Paola è architetto ed ha lavorato per molti anni nel settore pubblicitario. E’ entrata poi in contatto con Scacco Matto nel momento in cui è stato aperto il centro diurno a San Donato. A San Donato vi è infatti un’associazione di familiari molto attiva, per cui l’associazione è partita lavorando con questo gruppo e si è poi ampliata accogliendo persone da tutta Milano. Paola è molto sensibile al settore della salute mentale in ragione della sua storia familiare, motivo per cui ha colto volentieri la sfida di aprire una sede dell’associazione nella provincia di Milano.

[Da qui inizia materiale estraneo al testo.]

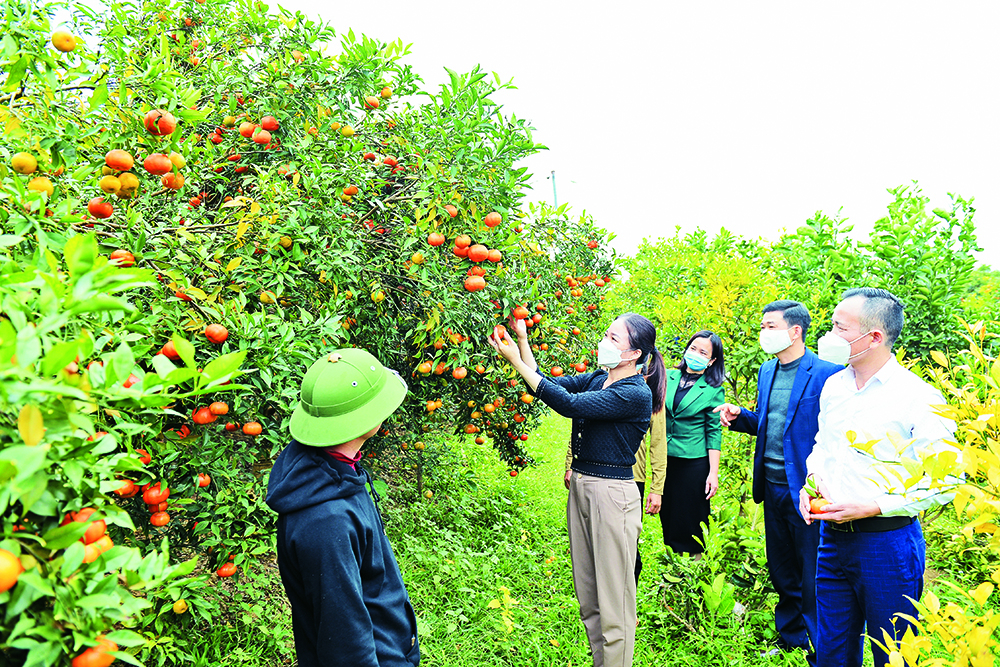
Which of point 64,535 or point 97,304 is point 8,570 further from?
point 97,304

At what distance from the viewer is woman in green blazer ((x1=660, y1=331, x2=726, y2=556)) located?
12.0 feet

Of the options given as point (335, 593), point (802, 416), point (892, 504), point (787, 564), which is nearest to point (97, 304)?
point (335, 593)

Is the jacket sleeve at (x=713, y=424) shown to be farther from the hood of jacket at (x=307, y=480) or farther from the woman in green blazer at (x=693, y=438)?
the hood of jacket at (x=307, y=480)

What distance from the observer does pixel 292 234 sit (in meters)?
2.28

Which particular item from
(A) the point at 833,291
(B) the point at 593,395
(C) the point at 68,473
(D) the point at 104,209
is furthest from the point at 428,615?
(A) the point at 833,291

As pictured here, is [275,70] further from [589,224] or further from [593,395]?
[589,224]

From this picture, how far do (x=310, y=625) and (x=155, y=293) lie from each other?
1.09m

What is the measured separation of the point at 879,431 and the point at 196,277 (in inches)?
99.6

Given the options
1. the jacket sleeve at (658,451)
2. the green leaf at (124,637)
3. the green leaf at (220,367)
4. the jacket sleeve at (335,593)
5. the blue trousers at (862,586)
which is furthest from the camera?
the jacket sleeve at (658,451)

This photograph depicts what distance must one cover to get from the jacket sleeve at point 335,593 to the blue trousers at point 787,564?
90.1 inches

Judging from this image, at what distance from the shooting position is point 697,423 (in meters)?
3.69

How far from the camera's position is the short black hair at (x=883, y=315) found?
2148mm

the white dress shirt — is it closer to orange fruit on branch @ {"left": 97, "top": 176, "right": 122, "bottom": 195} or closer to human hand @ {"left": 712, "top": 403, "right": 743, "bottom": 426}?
human hand @ {"left": 712, "top": 403, "right": 743, "bottom": 426}

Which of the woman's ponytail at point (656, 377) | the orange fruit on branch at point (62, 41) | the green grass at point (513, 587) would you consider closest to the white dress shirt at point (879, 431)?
the woman's ponytail at point (656, 377)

Jacopo invece è arrivato a Scacco Matto circa un anno fa occupandosi di lavori manuali legati alla ristrutturazione dello spazio, mentre oggi sta imparando il lavoro da copyrighter e sta lavorando in ufficio gestendo le persone e facendo promozione. “Scacco Matto non è per tutti, ma è per le persone pronte per Scacco Matto”, ci dice. Lui è arrivato qui dopo aver fatto un percorso in comunità e nel centro diurno si è subito trovato bene, in quanto ha trovato persone con cui passare la giornata, ritrovando una dimensione di normalità. La vita in comunità è stata per lui “de socializzante”, in quanto si ha a che fare con persone in terapia e con un malessere molto accentuato, per cui era difficile instaurare dei rapporti umani sani. Qui ha quindi riesercitato la sua capacità di interagire e socializzare con gli altri: “Saper instaurare dei rapporti di amicizia con le altre persone necessita infatti di tempo, dedizione e volontà. Ogni luogo ha la sua peculiarità”, ci spiega. La comunità serve a far fronte ad un momento di disturbo, il percorso ospedaliero crea un equilibrio che, una volta raggiunto, mette le persone in misura di intraprendere poi un percorso come quello con Scacco Matto, in cui si ridiventa protagonisti della propria vita, scoprendo e facendo emergere le proprie attitudini ed il proprio carattere. Chi arriva qui ha quindi superato la fase più acuta della malattia ed entra in una nuova fase di uscita dall’isolamento a cui spesso la malattia porta, e di risocializzazione.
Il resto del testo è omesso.